# 03_train_value_model.ipynb

## Notebook Purpose
- Train a **conditional value model** on **buyers only** (target: `log1p(y_revenue)`).
- Generate `rev_hat` for **all VALID/TEST snapshots** (predicted conditional revenue) and compute expected value:
  - `ev = p_hat * rev_hat` (Expected Value = purchase probability * predicted revenue)
- Update and overwrite prediction files in `artifacts/predictions/`:
  - `predictions_valid_raw.csv` (adds `rev_hat`, `ev`)
  - `predictions_test_raw.csv` (adds `rev_hat`, `ev`)
- Save the value model artifact to `artifacts/models/`.
- Save value model evaluation metrics to `artifacts/metrics/value_metrics_valid.csv`.

## Context
- Shared inputs/outputs and execution conventions are documented in the project README.

---

## Key Outcome (Read this first)
- This notebook implements a **two-stage (hurdle) setup**:
  - Stage A (Notebook 02): purchase probability `p_hat`
  - Stage B (this notebook): conditional revenue `rev_hat | purchase=1`
  - Combined: `ev = p_hat * rev_hat` for ranking and campaign value targeting
- Value model was trained and validated on a **small buyer-only sample**:
  - Buyers: **train=939**, **valid=576** (base rate is very low overall, so buyer-only data is limited)
- Validation quality (buyers only):
  - `rmse_log1p = 0.8170`, `mae_log1p = 0.5655`
  - Revenue-space errors are large (heavy-tailed revenue), so the log-target is the practical training target:
    - `rmse_revenue = 413.48`, `mae_revenue = 182.61` (valid buyers)
- `rev_hat` is produced for every snapshot (including non-buyers) because it is interpreted as:
  - “If this user buys in the next 7 days, what revenue is expected?”

---

## Experiment Design
- **Conditional modeling choice (buyers-only)**:
  - Revenue is zero-inflated (most users do not buy), so modeling `y_revenue` directly mixes two problems:
    - (1) purchase likelihood and (2) order value
  - This notebook isolates (2) by fitting on `y_purchase=1` only.
- **Target transformation**:
  - Fit on `log1p(y_revenue)` to reduce heavy-tail impact and stabilize training.
  - Convert predictions back to revenue space to create `rev_hat` (positive-valued).
- **Splits and leakage control**:
  - Uses the same time-based TRAIN/VALID/TEST snapshot splits as the purchase model.
  - Trains on TRAIN buyers, evaluates on VALID buyers, then scores VALID/TEST snapshots.

---

## Model Choice (Value Model: **CatBoost Regressor**)
  - Selected to produce a **stable `rev_hat`** that does not destabilize downstream **EV ranking** (`ev = p_hat * rev_hat`), where overestimation in the value head can dominate the combined score.

> **RECORDED INFORMATION**:
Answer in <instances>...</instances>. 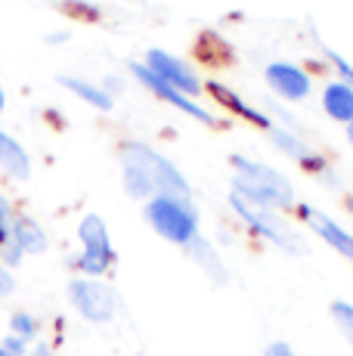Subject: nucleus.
Returning <instances> with one entry per match:
<instances>
[{
	"instance_id": "obj_1",
	"label": "nucleus",
	"mask_w": 353,
	"mask_h": 356,
	"mask_svg": "<svg viewBox=\"0 0 353 356\" xmlns=\"http://www.w3.org/2000/svg\"><path fill=\"white\" fill-rule=\"evenodd\" d=\"M121 168H124V189L131 198H180V202H192L189 198V183L174 168L165 155L155 149L142 146V143H127L121 149Z\"/></svg>"
},
{
	"instance_id": "obj_2",
	"label": "nucleus",
	"mask_w": 353,
	"mask_h": 356,
	"mask_svg": "<svg viewBox=\"0 0 353 356\" xmlns=\"http://www.w3.org/2000/svg\"><path fill=\"white\" fill-rule=\"evenodd\" d=\"M233 193L248 198V202L261 204V208H288L295 202V186L279 174V170L257 164L242 155H233Z\"/></svg>"
},
{
	"instance_id": "obj_3",
	"label": "nucleus",
	"mask_w": 353,
	"mask_h": 356,
	"mask_svg": "<svg viewBox=\"0 0 353 356\" xmlns=\"http://www.w3.org/2000/svg\"><path fill=\"white\" fill-rule=\"evenodd\" d=\"M146 220L161 238H167V242H174V245H183V248H189L192 238L199 236V217H195L192 202L155 195L146 202Z\"/></svg>"
},
{
	"instance_id": "obj_4",
	"label": "nucleus",
	"mask_w": 353,
	"mask_h": 356,
	"mask_svg": "<svg viewBox=\"0 0 353 356\" xmlns=\"http://www.w3.org/2000/svg\"><path fill=\"white\" fill-rule=\"evenodd\" d=\"M229 204H233L236 211H239V217L248 223L251 229L257 232V236H263V238H270L273 245H279V248L285 251H291V254H301L304 251V245H301V236H297L295 229L288 227V223L282 220L276 211H270V208H261V204H254V202H248V198H242V195H229Z\"/></svg>"
},
{
	"instance_id": "obj_5",
	"label": "nucleus",
	"mask_w": 353,
	"mask_h": 356,
	"mask_svg": "<svg viewBox=\"0 0 353 356\" xmlns=\"http://www.w3.org/2000/svg\"><path fill=\"white\" fill-rule=\"evenodd\" d=\"M69 300L90 323H108L118 310V294L112 285L99 282V279H74L69 285Z\"/></svg>"
},
{
	"instance_id": "obj_6",
	"label": "nucleus",
	"mask_w": 353,
	"mask_h": 356,
	"mask_svg": "<svg viewBox=\"0 0 353 356\" xmlns=\"http://www.w3.org/2000/svg\"><path fill=\"white\" fill-rule=\"evenodd\" d=\"M78 236H81V242H84V254L78 257V270L87 273L90 279L103 276L115 260V251H112V242H108V229H106L103 217H97V214L84 217L78 227Z\"/></svg>"
},
{
	"instance_id": "obj_7",
	"label": "nucleus",
	"mask_w": 353,
	"mask_h": 356,
	"mask_svg": "<svg viewBox=\"0 0 353 356\" xmlns=\"http://www.w3.org/2000/svg\"><path fill=\"white\" fill-rule=\"evenodd\" d=\"M146 68L152 74H158L165 84H171L180 93H186V97H199L202 81L195 78V72L183 63V59H176V56H171V53H165V50H149L146 53Z\"/></svg>"
},
{
	"instance_id": "obj_8",
	"label": "nucleus",
	"mask_w": 353,
	"mask_h": 356,
	"mask_svg": "<svg viewBox=\"0 0 353 356\" xmlns=\"http://www.w3.org/2000/svg\"><path fill=\"white\" fill-rule=\"evenodd\" d=\"M133 68V74H137V78L142 81V84H146L149 87V90H152L155 93V97H158V99H165V102H171V106L174 108H180V112H186V115H192V118L195 121H202V124H211V115H208L205 112V108H202L199 106V102H192V99H189L186 97V93H180V90H176V87H171V84H165V81H161L158 78V74H152V72H149V68L146 65H140V63H133L131 65Z\"/></svg>"
},
{
	"instance_id": "obj_9",
	"label": "nucleus",
	"mask_w": 353,
	"mask_h": 356,
	"mask_svg": "<svg viewBox=\"0 0 353 356\" xmlns=\"http://www.w3.org/2000/svg\"><path fill=\"white\" fill-rule=\"evenodd\" d=\"M301 217L310 223V229H313L316 236L322 238V242H329L331 248L338 251V254H344L347 260H353V236L341 227V223H335L329 214L310 208V204H301Z\"/></svg>"
},
{
	"instance_id": "obj_10",
	"label": "nucleus",
	"mask_w": 353,
	"mask_h": 356,
	"mask_svg": "<svg viewBox=\"0 0 353 356\" xmlns=\"http://www.w3.org/2000/svg\"><path fill=\"white\" fill-rule=\"evenodd\" d=\"M267 84L273 87V93H279L282 99H304L310 93V78L291 63H270L267 65Z\"/></svg>"
},
{
	"instance_id": "obj_11",
	"label": "nucleus",
	"mask_w": 353,
	"mask_h": 356,
	"mask_svg": "<svg viewBox=\"0 0 353 356\" xmlns=\"http://www.w3.org/2000/svg\"><path fill=\"white\" fill-rule=\"evenodd\" d=\"M270 136H273V143L282 149L288 159H295V161H301L307 170H313V174H329V164H325L322 155H316L313 149L307 146V143H301L297 136H291L288 130H279V127H273L270 130Z\"/></svg>"
},
{
	"instance_id": "obj_12",
	"label": "nucleus",
	"mask_w": 353,
	"mask_h": 356,
	"mask_svg": "<svg viewBox=\"0 0 353 356\" xmlns=\"http://www.w3.org/2000/svg\"><path fill=\"white\" fill-rule=\"evenodd\" d=\"M208 90H211L214 97L220 99L227 108H233V112L239 115V118H245V121H251V124H257V127H267V130H273V121H270L267 115H263V112H257V108H251L248 102L242 99L239 93H233V90H229L227 84H220V81H208Z\"/></svg>"
},
{
	"instance_id": "obj_13",
	"label": "nucleus",
	"mask_w": 353,
	"mask_h": 356,
	"mask_svg": "<svg viewBox=\"0 0 353 356\" xmlns=\"http://www.w3.org/2000/svg\"><path fill=\"white\" fill-rule=\"evenodd\" d=\"M322 108L329 112V118L350 124V121H353V87L344 84V81L329 84L322 90Z\"/></svg>"
},
{
	"instance_id": "obj_14",
	"label": "nucleus",
	"mask_w": 353,
	"mask_h": 356,
	"mask_svg": "<svg viewBox=\"0 0 353 356\" xmlns=\"http://www.w3.org/2000/svg\"><path fill=\"white\" fill-rule=\"evenodd\" d=\"M10 236H13V242L19 245L22 254H40V251H47V232L40 229L35 220H28V217L13 220L10 223Z\"/></svg>"
},
{
	"instance_id": "obj_15",
	"label": "nucleus",
	"mask_w": 353,
	"mask_h": 356,
	"mask_svg": "<svg viewBox=\"0 0 353 356\" xmlns=\"http://www.w3.org/2000/svg\"><path fill=\"white\" fill-rule=\"evenodd\" d=\"M0 164H3L6 174L16 177V180H28V174H31V164H28L25 149L19 146L10 134H3V130H0Z\"/></svg>"
},
{
	"instance_id": "obj_16",
	"label": "nucleus",
	"mask_w": 353,
	"mask_h": 356,
	"mask_svg": "<svg viewBox=\"0 0 353 356\" xmlns=\"http://www.w3.org/2000/svg\"><path fill=\"white\" fill-rule=\"evenodd\" d=\"M189 251H192V257L202 264V270L211 273L214 282H227V270H223V264H220V257H217V251L205 242V238L195 236V238H192V245H189Z\"/></svg>"
},
{
	"instance_id": "obj_17",
	"label": "nucleus",
	"mask_w": 353,
	"mask_h": 356,
	"mask_svg": "<svg viewBox=\"0 0 353 356\" xmlns=\"http://www.w3.org/2000/svg\"><path fill=\"white\" fill-rule=\"evenodd\" d=\"M63 81V87H69L72 93H78L84 102H90V106H97V108H103V112H108L112 108V97H108L106 90H99V87H93V84H87V81H81V78H59Z\"/></svg>"
},
{
	"instance_id": "obj_18",
	"label": "nucleus",
	"mask_w": 353,
	"mask_h": 356,
	"mask_svg": "<svg viewBox=\"0 0 353 356\" xmlns=\"http://www.w3.org/2000/svg\"><path fill=\"white\" fill-rule=\"evenodd\" d=\"M331 316H335V323H338V328H341V334L353 344V304H344V300L331 304Z\"/></svg>"
},
{
	"instance_id": "obj_19",
	"label": "nucleus",
	"mask_w": 353,
	"mask_h": 356,
	"mask_svg": "<svg viewBox=\"0 0 353 356\" xmlns=\"http://www.w3.org/2000/svg\"><path fill=\"white\" fill-rule=\"evenodd\" d=\"M10 325H13V334H16V338H22V341H31V338H35V332H38L35 319H31L28 313H16Z\"/></svg>"
},
{
	"instance_id": "obj_20",
	"label": "nucleus",
	"mask_w": 353,
	"mask_h": 356,
	"mask_svg": "<svg viewBox=\"0 0 353 356\" xmlns=\"http://www.w3.org/2000/svg\"><path fill=\"white\" fill-rule=\"evenodd\" d=\"M10 223H13V214H10V202L0 195V245L10 238Z\"/></svg>"
},
{
	"instance_id": "obj_21",
	"label": "nucleus",
	"mask_w": 353,
	"mask_h": 356,
	"mask_svg": "<svg viewBox=\"0 0 353 356\" xmlns=\"http://www.w3.org/2000/svg\"><path fill=\"white\" fill-rule=\"evenodd\" d=\"M329 59H331V63L338 65V72H341L344 84H350V87H353V65H350V63H347V59H344V56H338V53H331V50H329Z\"/></svg>"
},
{
	"instance_id": "obj_22",
	"label": "nucleus",
	"mask_w": 353,
	"mask_h": 356,
	"mask_svg": "<svg viewBox=\"0 0 353 356\" xmlns=\"http://www.w3.org/2000/svg\"><path fill=\"white\" fill-rule=\"evenodd\" d=\"M13 289H16V279H13V273L0 266V298H6V294H13Z\"/></svg>"
},
{
	"instance_id": "obj_23",
	"label": "nucleus",
	"mask_w": 353,
	"mask_h": 356,
	"mask_svg": "<svg viewBox=\"0 0 353 356\" xmlns=\"http://www.w3.org/2000/svg\"><path fill=\"white\" fill-rule=\"evenodd\" d=\"M263 356H297V353L291 350L288 344H282V341H276V344H270V347H267V353H263Z\"/></svg>"
},
{
	"instance_id": "obj_24",
	"label": "nucleus",
	"mask_w": 353,
	"mask_h": 356,
	"mask_svg": "<svg viewBox=\"0 0 353 356\" xmlns=\"http://www.w3.org/2000/svg\"><path fill=\"white\" fill-rule=\"evenodd\" d=\"M3 347H6V350H13V353H19V356L25 353V341H22V338H16V334H10Z\"/></svg>"
},
{
	"instance_id": "obj_25",
	"label": "nucleus",
	"mask_w": 353,
	"mask_h": 356,
	"mask_svg": "<svg viewBox=\"0 0 353 356\" xmlns=\"http://www.w3.org/2000/svg\"><path fill=\"white\" fill-rule=\"evenodd\" d=\"M35 356H56V353H50L47 347H35Z\"/></svg>"
},
{
	"instance_id": "obj_26",
	"label": "nucleus",
	"mask_w": 353,
	"mask_h": 356,
	"mask_svg": "<svg viewBox=\"0 0 353 356\" xmlns=\"http://www.w3.org/2000/svg\"><path fill=\"white\" fill-rule=\"evenodd\" d=\"M347 140H350V146H353V121L347 124Z\"/></svg>"
},
{
	"instance_id": "obj_27",
	"label": "nucleus",
	"mask_w": 353,
	"mask_h": 356,
	"mask_svg": "<svg viewBox=\"0 0 353 356\" xmlns=\"http://www.w3.org/2000/svg\"><path fill=\"white\" fill-rule=\"evenodd\" d=\"M0 356H19V353H13V350H6V347H0Z\"/></svg>"
},
{
	"instance_id": "obj_28",
	"label": "nucleus",
	"mask_w": 353,
	"mask_h": 356,
	"mask_svg": "<svg viewBox=\"0 0 353 356\" xmlns=\"http://www.w3.org/2000/svg\"><path fill=\"white\" fill-rule=\"evenodd\" d=\"M3 102H6V99H3V87H0V108H3Z\"/></svg>"
},
{
	"instance_id": "obj_29",
	"label": "nucleus",
	"mask_w": 353,
	"mask_h": 356,
	"mask_svg": "<svg viewBox=\"0 0 353 356\" xmlns=\"http://www.w3.org/2000/svg\"><path fill=\"white\" fill-rule=\"evenodd\" d=\"M347 204H350V211H353V198H347Z\"/></svg>"
}]
</instances>
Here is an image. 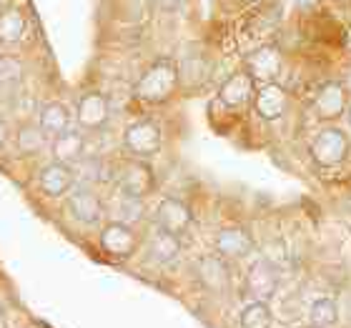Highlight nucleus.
Listing matches in <instances>:
<instances>
[{"instance_id": "nucleus-1", "label": "nucleus", "mask_w": 351, "mask_h": 328, "mask_svg": "<svg viewBox=\"0 0 351 328\" xmlns=\"http://www.w3.org/2000/svg\"><path fill=\"white\" fill-rule=\"evenodd\" d=\"M178 88V68L173 60L158 58L136 83V98L143 103H166Z\"/></svg>"}, {"instance_id": "nucleus-2", "label": "nucleus", "mask_w": 351, "mask_h": 328, "mask_svg": "<svg viewBox=\"0 0 351 328\" xmlns=\"http://www.w3.org/2000/svg\"><path fill=\"white\" fill-rule=\"evenodd\" d=\"M346 148H349V143H346L344 133L339 131V128H326L311 143V158L324 168L337 166V163L344 161Z\"/></svg>"}, {"instance_id": "nucleus-3", "label": "nucleus", "mask_w": 351, "mask_h": 328, "mask_svg": "<svg viewBox=\"0 0 351 328\" xmlns=\"http://www.w3.org/2000/svg\"><path fill=\"white\" fill-rule=\"evenodd\" d=\"M123 146L131 151L133 155H154L158 148H161V131L154 121H138L125 128L123 133Z\"/></svg>"}, {"instance_id": "nucleus-4", "label": "nucleus", "mask_w": 351, "mask_h": 328, "mask_svg": "<svg viewBox=\"0 0 351 328\" xmlns=\"http://www.w3.org/2000/svg\"><path fill=\"white\" fill-rule=\"evenodd\" d=\"M110 116V105L108 98L98 90H90V93L81 95L78 101V108H75V123L81 125L83 131H98L108 123Z\"/></svg>"}, {"instance_id": "nucleus-5", "label": "nucleus", "mask_w": 351, "mask_h": 328, "mask_svg": "<svg viewBox=\"0 0 351 328\" xmlns=\"http://www.w3.org/2000/svg\"><path fill=\"white\" fill-rule=\"evenodd\" d=\"M281 71V53L276 45H258L256 51L246 55V73L254 83H274Z\"/></svg>"}, {"instance_id": "nucleus-6", "label": "nucleus", "mask_w": 351, "mask_h": 328, "mask_svg": "<svg viewBox=\"0 0 351 328\" xmlns=\"http://www.w3.org/2000/svg\"><path fill=\"white\" fill-rule=\"evenodd\" d=\"M156 181H154V171L146 166L143 161H131L125 163L118 173V188L125 196L133 198H143L154 190Z\"/></svg>"}, {"instance_id": "nucleus-7", "label": "nucleus", "mask_w": 351, "mask_h": 328, "mask_svg": "<svg viewBox=\"0 0 351 328\" xmlns=\"http://www.w3.org/2000/svg\"><path fill=\"white\" fill-rule=\"evenodd\" d=\"M154 220H156V228L169 231L173 236H183L191 226V211L189 205L183 203V201H178V198H166L156 208Z\"/></svg>"}, {"instance_id": "nucleus-8", "label": "nucleus", "mask_w": 351, "mask_h": 328, "mask_svg": "<svg viewBox=\"0 0 351 328\" xmlns=\"http://www.w3.org/2000/svg\"><path fill=\"white\" fill-rule=\"evenodd\" d=\"M68 208L73 218L83 226H98L103 220V203L90 188H78L68 198Z\"/></svg>"}, {"instance_id": "nucleus-9", "label": "nucleus", "mask_w": 351, "mask_h": 328, "mask_svg": "<svg viewBox=\"0 0 351 328\" xmlns=\"http://www.w3.org/2000/svg\"><path fill=\"white\" fill-rule=\"evenodd\" d=\"M73 183H75V171L71 166H63V163H51V166H45L40 171V175H38L40 190L51 198L66 196L68 190L73 188Z\"/></svg>"}, {"instance_id": "nucleus-10", "label": "nucleus", "mask_w": 351, "mask_h": 328, "mask_svg": "<svg viewBox=\"0 0 351 328\" xmlns=\"http://www.w3.org/2000/svg\"><path fill=\"white\" fill-rule=\"evenodd\" d=\"M246 288L251 291V296L258 301L271 299L278 288V273L274 268V263L269 261H256L249 268V276H246Z\"/></svg>"}, {"instance_id": "nucleus-11", "label": "nucleus", "mask_w": 351, "mask_h": 328, "mask_svg": "<svg viewBox=\"0 0 351 328\" xmlns=\"http://www.w3.org/2000/svg\"><path fill=\"white\" fill-rule=\"evenodd\" d=\"M101 246L106 253L116 255V258H125L136 251V234L125 223H108L101 231Z\"/></svg>"}, {"instance_id": "nucleus-12", "label": "nucleus", "mask_w": 351, "mask_h": 328, "mask_svg": "<svg viewBox=\"0 0 351 328\" xmlns=\"http://www.w3.org/2000/svg\"><path fill=\"white\" fill-rule=\"evenodd\" d=\"M251 98H254V78H251L246 71L234 73L219 90V101L223 103L226 108H241Z\"/></svg>"}, {"instance_id": "nucleus-13", "label": "nucleus", "mask_w": 351, "mask_h": 328, "mask_svg": "<svg viewBox=\"0 0 351 328\" xmlns=\"http://www.w3.org/2000/svg\"><path fill=\"white\" fill-rule=\"evenodd\" d=\"M25 33H28V18L21 8L8 5L5 10H0V45L15 48L23 43Z\"/></svg>"}, {"instance_id": "nucleus-14", "label": "nucleus", "mask_w": 351, "mask_h": 328, "mask_svg": "<svg viewBox=\"0 0 351 328\" xmlns=\"http://www.w3.org/2000/svg\"><path fill=\"white\" fill-rule=\"evenodd\" d=\"M254 105H256L258 116L266 121H276L284 116L286 110V93L278 83H263L254 95Z\"/></svg>"}, {"instance_id": "nucleus-15", "label": "nucleus", "mask_w": 351, "mask_h": 328, "mask_svg": "<svg viewBox=\"0 0 351 328\" xmlns=\"http://www.w3.org/2000/svg\"><path fill=\"white\" fill-rule=\"evenodd\" d=\"M86 151V138L81 131H66L53 138V158L63 166H75Z\"/></svg>"}, {"instance_id": "nucleus-16", "label": "nucleus", "mask_w": 351, "mask_h": 328, "mask_svg": "<svg viewBox=\"0 0 351 328\" xmlns=\"http://www.w3.org/2000/svg\"><path fill=\"white\" fill-rule=\"evenodd\" d=\"M254 241H251L249 231L243 228H223L219 236H216V251H219L221 258H243L249 253Z\"/></svg>"}, {"instance_id": "nucleus-17", "label": "nucleus", "mask_w": 351, "mask_h": 328, "mask_svg": "<svg viewBox=\"0 0 351 328\" xmlns=\"http://www.w3.org/2000/svg\"><path fill=\"white\" fill-rule=\"evenodd\" d=\"M314 108H316V113L324 118V121L339 118L341 113H344V108H346L344 88L339 86V83H326V86L319 90V95H316Z\"/></svg>"}, {"instance_id": "nucleus-18", "label": "nucleus", "mask_w": 351, "mask_h": 328, "mask_svg": "<svg viewBox=\"0 0 351 328\" xmlns=\"http://www.w3.org/2000/svg\"><path fill=\"white\" fill-rule=\"evenodd\" d=\"M228 276L231 273H228L226 261H221L216 255H208L198 263V281L211 291H223L228 286Z\"/></svg>"}, {"instance_id": "nucleus-19", "label": "nucleus", "mask_w": 351, "mask_h": 328, "mask_svg": "<svg viewBox=\"0 0 351 328\" xmlns=\"http://www.w3.org/2000/svg\"><path fill=\"white\" fill-rule=\"evenodd\" d=\"M38 125L43 128L48 136H60V133L71 131V110L63 103H48L40 116H38Z\"/></svg>"}, {"instance_id": "nucleus-20", "label": "nucleus", "mask_w": 351, "mask_h": 328, "mask_svg": "<svg viewBox=\"0 0 351 328\" xmlns=\"http://www.w3.org/2000/svg\"><path fill=\"white\" fill-rule=\"evenodd\" d=\"M181 253V243H178V236L169 234V231H161L156 228L154 238H151V255H154L158 263H171L176 261V255Z\"/></svg>"}, {"instance_id": "nucleus-21", "label": "nucleus", "mask_w": 351, "mask_h": 328, "mask_svg": "<svg viewBox=\"0 0 351 328\" xmlns=\"http://www.w3.org/2000/svg\"><path fill=\"white\" fill-rule=\"evenodd\" d=\"M45 138H48V133L40 125H23L21 131L15 133V148L25 155H36L45 148Z\"/></svg>"}, {"instance_id": "nucleus-22", "label": "nucleus", "mask_w": 351, "mask_h": 328, "mask_svg": "<svg viewBox=\"0 0 351 328\" xmlns=\"http://www.w3.org/2000/svg\"><path fill=\"white\" fill-rule=\"evenodd\" d=\"M337 323V303L331 299H319L311 306V326L314 328H329Z\"/></svg>"}, {"instance_id": "nucleus-23", "label": "nucleus", "mask_w": 351, "mask_h": 328, "mask_svg": "<svg viewBox=\"0 0 351 328\" xmlns=\"http://www.w3.org/2000/svg\"><path fill=\"white\" fill-rule=\"evenodd\" d=\"M271 311L266 303H251L241 314V328H269Z\"/></svg>"}, {"instance_id": "nucleus-24", "label": "nucleus", "mask_w": 351, "mask_h": 328, "mask_svg": "<svg viewBox=\"0 0 351 328\" xmlns=\"http://www.w3.org/2000/svg\"><path fill=\"white\" fill-rule=\"evenodd\" d=\"M121 213H123V220H136L141 216V198L125 196L121 201Z\"/></svg>"}, {"instance_id": "nucleus-25", "label": "nucleus", "mask_w": 351, "mask_h": 328, "mask_svg": "<svg viewBox=\"0 0 351 328\" xmlns=\"http://www.w3.org/2000/svg\"><path fill=\"white\" fill-rule=\"evenodd\" d=\"M183 0H156V5L161 8V10H166V13H171V10H176V8H181Z\"/></svg>"}, {"instance_id": "nucleus-26", "label": "nucleus", "mask_w": 351, "mask_h": 328, "mask_svg": "<svg viewBox=\"0 0 351 328\" xmlns=\"http://www.w3.org/2000/svg\"><path fill=\"white\" fill-rule=\"evenodd\" d=\"M5 138H8V125H5V121L0 118V146L5 143Z\"/></svg>"}, {"instance_id": "nucleus-27", "label": "nucleus", "mask_w": 351, "mask_h": 328, "mask_svg": "<svg viewBox=\"0 0 351 328\" xmlns=\"http://www.w3.org/2000/svg\"><path fill=\"white\" fill-rule=\"evenodd\" d=\"M316 0H299V5L304 8V10H308V8H314Z\"/></svg>"}, {"instance_id": "nucleus-28", "label": "nucleus", "mask_w": 351, "mask_h": 328, "mask_svg": "<svg viewBox=\"0 0 351 328\" xmlns=\"http://www.w3.org/2000/svg\"><path fill=\"white\" fill-rule=\"evenodd\" d=\"M8 5H10V0H0V10H5Z\"/></svg>"}, {"instance_id": "nucleus-29", "label": "nucleus", "mask_w": 351, "mask_h": 328, "mask_svg": "<svg viewBox=\"0 0 351 328\" xmlns=\"http://www.w3.org/2000/svg\"><path fill=\"white\" fill-rule=\"evenodd\" d=\"M0 328H5V316H3V311H0Z\"/></svg>"}, {"instance_id": "nucleus-30", "label": "nucleus", "mask_w": 351, "mask_h": 328, "mask_svg": "<svg viewBox=\"0 0 351 328\" xmlns=\"http://www.w3.org/2000/svg\"><path fill=\"white\" fill-rule=\"evenodd\" d=\"M349 123H351V105H349Z\"/></svg>"}, {"instance_id": "nucleus-31", "label": "nucleus", "mask_w": 351, "mask_h": 328, "mask_svg": "<svg viewBox=\"0 0 351 328\" xmlns=\"http://www.w3.org/2000/svg\"><path fill=\"white\" fill-rule=\"evenodd\" d=\"M251 3H263V0H251Z\"/></svg>"}, {"instance_id": "nucleus-32", "label": "nucleus", "mask_w": 351, "mask_h": 328, "mask_svg": "<svg viewBox=\"0 0 351 328\" xmlns=\"http://www.w3.org/2000/svg\"><path fill=\"white\" fill-rule=\"evenodd\" d=\"M349 88H351V78H349Z\"/></svg>"}]
</instances>
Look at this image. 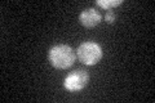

> **YOUR TASKS**:
1. Retype the value model notebook from "- Update and" up to and including "the project README.".
2. Continue the value model notebook, starting after its final sentence.
The data are separate material and are not part of the value model notebook.

> **RESPONSE LIST**:
1.
- Update and overwrite prediction files in `artifacts/predictions/`:
  - `predictions_valid_raw.csv` (adds `rev_hat`, `ev`)
  - `predictions_test_raw.csv` (adds `rev_hat`, `ev`)
- Save the value model artifact to `artifacts/models/`.
- Save value model evaluation metrics to `artifacts/metrics/value_metrics_valid.csv`.

## Context
- Shared inputs/outputs and execution conventions are documented in the project README.

2.
  - A practical choice for **buyer-only training** (small sample, noisy tabular signals): CatBoost tends to be **robust with strong default performance** and lower sensitivity to extensive feature scaling/normalization.
  - **Lower tuning burden**: good performance is often achievable with minimal hyperparameter search, which is desirable when the objective is a **quick, reliable baseline value model** rather than squeezing out marginal RMSE gains.
  - **LightGBM trade-off**: while often faster, LightGBM typically requires more careful tuning (e.g., leaves/regularization) to achieve similarly stable generalization in small, heavy-tailed revenue settings; given the EV multiplication, this extra instability risk is not worth it at this stage.
  - Early stopping selects the best iteration on **VALID buyers** and shrinks the model accordingly.

---

## Sanity Checks / Interpretation Notes
- `rev_hat` distribution summaries (all snapshots) indicate stable scale across VALID/TEST.
- Buyer vs non-buyer separation is directionally correct on VALID:
  - Mean `rev_hat` is higher for `y_purchase=1` than `y_purchase=0`.
  - Mean `ev` is substantially higher for buyers than non-buyers (as expected since `ev` includes `p_hat`).

---

## Outputs
- Model artifact:
  - `artifacts/models/value_model_catboost.cbm`
- Metrics:
  - `artifacts/metrics/value_metrics_valid.csv`
- Updated prediction files (adds `rev_hat`, `ev`):
  - `artifacts/predictions/predictions_valid_raw.csv`
  - `artifacts/predictions/predictions_test_raw.csv`


In [1]:
# ============ Common PATH / ENV block ============
from pathlib import Path

PROJECT_ROOT = Path(r"C:\Users\seony\Desktop\personal_project\purchase_prediction")

DATA_DIR = PROJECT_ROOT / "data"
RAW_DIR = DATA_DIR / "raw"
PROCESSED_DIR = DATA_DIR / "processed"

ARTIFACTS_DIR = PROJECT_ROOT / "artifacts"
MODELS_DIR = ARTIFACTS_DIR / "models"
PRED_DIR = ARTIFACTS_DIR / "predictions"
REPORTS_DIR = ARTIFACTS_DIR / "reports"
METRICS_DIR = ARTIFACTS_DIR / "metrics"
FIGURES_DIR = ARTIFACTS_DIR / "figures"

for d in [RAW_DIR, PROCESSED_DIR, MODELS_DIR, PRED_DIR, REPORTS_DIR, METRICS_DIR, FIGURES_DIR]:
    d.mkdir(parents=True, exist_ok=True)

print("PROJECT_ROOT:", PROJECT_ROOT)
print("PROCESSED_DIR:", PROCESSED_DIR)
print("PRED_DIR:", PRED_DIR)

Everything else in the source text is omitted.